Today, it is accepted that far from rubbish, ETs are in fact responsible for some of the most important aspects of genome evolution, such as gene duplication and rearrangement. But they are also responsible for the evolution of the linear chromosomes themselves (a characteristic of eukaryotes) which are “capped” (terminated) by short sequence motifs called telomeres. These 6 base repeats work to maintain both linearity and full length of chromosomes during replication.
Meanwhile, a much longer sequence motif (~ 370 bases) called the centromere acts as the spindle attachment site, allowing homologous chromosomes to separate during cell division. Centromeres also have their evolutionary origins in TEs, which paradoxically have species-specific sequence identities guided by the dynamic evolution of TEs, although they play a fully conserved and fundamental role in mitosis.
Losing your telomeres
Complete assembly of the H. microstoma genome revealed that its chromosomes are capped by telomeres at one end, while the opposite ends instead end in what turned out to be arrays of centromeric sequences. Conventionally, the position of the centromere relative to the ends of chromosomes has been used to describe the “karyotype” of a species. Those found near the ends of the chromosome are known as “telocentric” (“near the telomeres”) and, given the limited resolving capabilities of karyological techniques, it has been assumed that they nevertheless end with the telomere sequence. .
However, the H. microstoma the genome shows definitively that chromosomes can indeed terminate in centromeric networks, which have probably come to replace telomeres during evolution.

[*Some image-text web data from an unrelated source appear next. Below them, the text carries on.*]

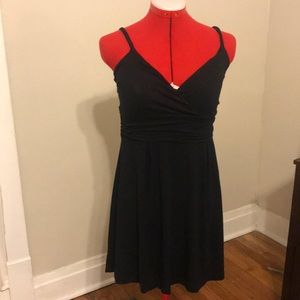 Express soft black sundress
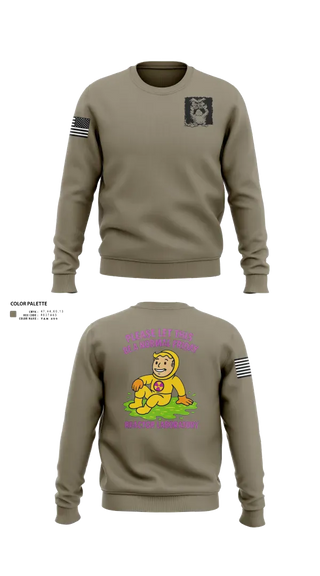 Crew Neck Sweatshirt, USS Jefferson City SSN-759 Reactor Labratory, Navy, Teamtime, Team time, sublimation, custom sports apparel, team uniforms, spirit wear, spiritwear, sports uniforms, custom shirts, team store, custom team store, fundraiser sports, apparel fundraiser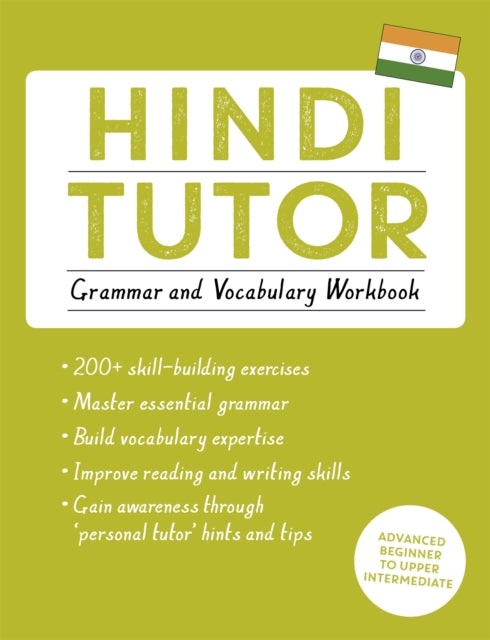 Hindi Tutor Grammar & Vocabulary Wkbook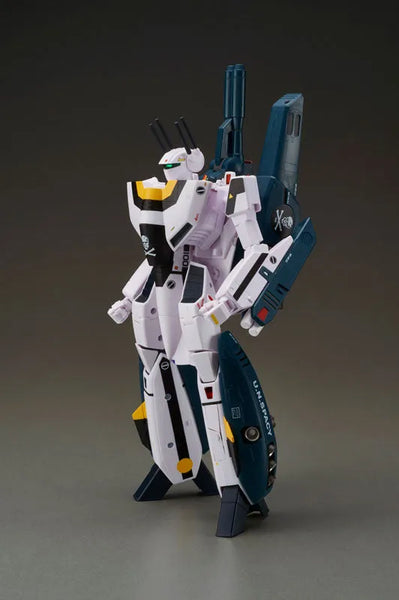 Choujikuu Yousai Macross - 1/60 - Perfectly Transformed VF-1S - Strike Valkyrie - Roy Fokker - Special Movie Ver. (Arcadia)ㅤ – Arcadia – ActionFigureBrasil — ambientada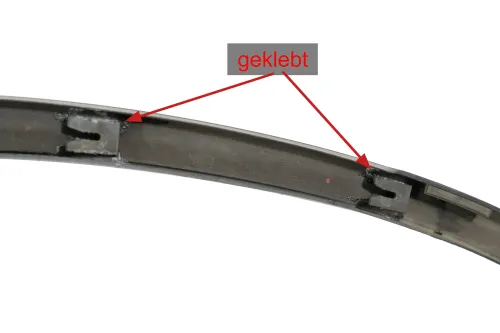 VW Tiguan Cross Blende Kotflügel hinten links Verkleidung 5N0854819C Abdeckung (116917)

Being terminal requires the centromere to act as a telomere in protecting the chromosomal ends. At the same time, it must also retain its ancestral role as a substrate for the fixation of the spindle during cell division. However, evolving to play a dual role is far from straightforward, as there are telomere-specific proteins that interact directly with telomeric sequences to maintain chromosome-length homeostasis, and these presumably must also interact with them. the motif of the centromere sequence in the case of H. microstoma. This and other implications for the underlying mechanisms that orchestrate these fundamental processes in H. microstoma require further investigation. Meanwhile, whether or not terminal centromeres are found in other species described with telocentric karyotypes awaits the complete assembly of additional genomes.
Parasites are just organisms
It is common vanity even among biologists to view parasites as if they were completely separate from free animals, having nothing to teach us (ultimately) about our own biology. Likewise, any novelty in their biology is typically linked to their parasitic lifestyles. But parasitism is simply a trophic strategy which has been exploited by at least a few lineages within the majority of large groups of organisms; and few would argue, for example, that we have nothing to learn from the study of herbivores except to understand herbivores. These findings in a tapeworm point to fundamental lessons about chromosome evolution applicable to all organisms – not the effects of “parasitism” on the genome.